BEGIN Exercise text

Equi-integrable on ${\bf R}$, but not uniformly integrable on ${\bf R}$

Question

Consider the following definitions(the terminology in similar questions here may differ, as well as the terminology in the general literature):

Definition.(UNIFORM INTEGRABILITY). Consider a measurable set $\Omega\subseteq {\bf R}$ such that $\lambda(\Omega)>0$ and a sequence of measurable functions $u_n:\Omega\rightarrow {\bf R}$. We say that a sequence $(u_n)$ is uniformly integrable on $\Omega$ if $\lim_{M\rightarrow+\infty}{\rm sup}_{n\in{\bf N}}\int_{\{|u_n|>M\}}|u_n|=0$ (also known as the condition of "NO ESCAPE TO VERTICAL INFINITY").

Definition.(EQUI-INTEGRABILITY). Consider a measurable set $\Omega\subseteq {\bf R}$ such that $\lambda(\Omega)>0$ and a sequence of measurable functions $u_n:\Omega\rightarrow {\bf R}$. We say that a sequence $(u_n)$ is equi-integrable on $\Omega$ if for every $\varepsilon>0$ there exists $\delta>0$ such that for every measurable set $E\subseteq\Omega$ such that $\lambda(E)\leq\delta$ it follows that for every $n\in {\bf N}$ we have $\int_{E}|u_n|\leq\varepsilon$.

Question: Is it possible to construct a sequence of measurable functions $u_n:{\bf R}\rightarrow {\bf R}$ such that $(u_n)$ is equi-integrable on ${\bf R}$, but $(u_n)$ is not uniformly integrable on ${\bf R}$?

END Exercise text
BEGIN Given records

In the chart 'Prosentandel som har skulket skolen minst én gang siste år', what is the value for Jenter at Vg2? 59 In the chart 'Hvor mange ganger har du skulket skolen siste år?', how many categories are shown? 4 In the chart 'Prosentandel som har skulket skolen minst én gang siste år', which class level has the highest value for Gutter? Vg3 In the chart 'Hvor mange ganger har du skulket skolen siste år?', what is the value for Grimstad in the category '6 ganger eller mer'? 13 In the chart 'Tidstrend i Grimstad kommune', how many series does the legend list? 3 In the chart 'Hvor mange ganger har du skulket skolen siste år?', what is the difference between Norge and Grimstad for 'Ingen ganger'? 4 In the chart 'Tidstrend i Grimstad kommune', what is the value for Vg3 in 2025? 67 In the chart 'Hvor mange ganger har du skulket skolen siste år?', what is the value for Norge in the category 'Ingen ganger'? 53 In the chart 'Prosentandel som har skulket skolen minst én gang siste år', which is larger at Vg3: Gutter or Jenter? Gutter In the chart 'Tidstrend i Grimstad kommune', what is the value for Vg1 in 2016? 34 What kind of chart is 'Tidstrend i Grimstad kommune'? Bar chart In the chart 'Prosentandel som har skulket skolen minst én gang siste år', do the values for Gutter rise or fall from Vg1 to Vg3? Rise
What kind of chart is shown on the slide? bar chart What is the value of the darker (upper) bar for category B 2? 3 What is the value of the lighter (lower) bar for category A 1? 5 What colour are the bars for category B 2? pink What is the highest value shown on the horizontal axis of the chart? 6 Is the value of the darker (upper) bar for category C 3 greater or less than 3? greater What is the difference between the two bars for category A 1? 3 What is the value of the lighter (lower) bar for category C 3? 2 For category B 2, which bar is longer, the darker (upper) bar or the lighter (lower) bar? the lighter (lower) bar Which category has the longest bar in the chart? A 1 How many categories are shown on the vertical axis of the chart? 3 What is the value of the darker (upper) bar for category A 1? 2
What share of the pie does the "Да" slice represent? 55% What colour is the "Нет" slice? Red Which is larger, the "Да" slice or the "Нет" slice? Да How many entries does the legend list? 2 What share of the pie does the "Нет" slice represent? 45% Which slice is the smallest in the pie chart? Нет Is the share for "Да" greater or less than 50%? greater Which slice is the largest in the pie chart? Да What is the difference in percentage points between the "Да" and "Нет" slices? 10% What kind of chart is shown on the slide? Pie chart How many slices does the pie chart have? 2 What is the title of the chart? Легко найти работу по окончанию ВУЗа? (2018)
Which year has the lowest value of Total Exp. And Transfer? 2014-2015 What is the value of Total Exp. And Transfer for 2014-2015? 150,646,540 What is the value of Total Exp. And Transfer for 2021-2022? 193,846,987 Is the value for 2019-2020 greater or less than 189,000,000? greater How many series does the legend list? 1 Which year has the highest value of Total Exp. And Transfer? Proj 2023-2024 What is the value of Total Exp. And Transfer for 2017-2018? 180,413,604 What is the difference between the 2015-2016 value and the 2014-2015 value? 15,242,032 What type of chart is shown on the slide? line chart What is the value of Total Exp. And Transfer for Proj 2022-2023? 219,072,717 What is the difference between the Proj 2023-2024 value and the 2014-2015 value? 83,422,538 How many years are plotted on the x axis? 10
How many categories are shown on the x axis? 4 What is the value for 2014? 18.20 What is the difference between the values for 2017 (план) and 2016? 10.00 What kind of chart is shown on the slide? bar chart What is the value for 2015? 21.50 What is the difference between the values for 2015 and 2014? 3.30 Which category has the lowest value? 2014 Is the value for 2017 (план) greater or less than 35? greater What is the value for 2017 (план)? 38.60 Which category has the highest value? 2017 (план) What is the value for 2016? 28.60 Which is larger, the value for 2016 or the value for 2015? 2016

END Given records

#### [Problem details]
In the text on equi-integrable versus uniformly integrable sequences, why are the definitions stated before the question is posed? Answer in one to three sentences.

#### [Response to the exercise]
The definitions are stated first because the terminology in similar questions, and in the general literature, may differ from the terms the text uses.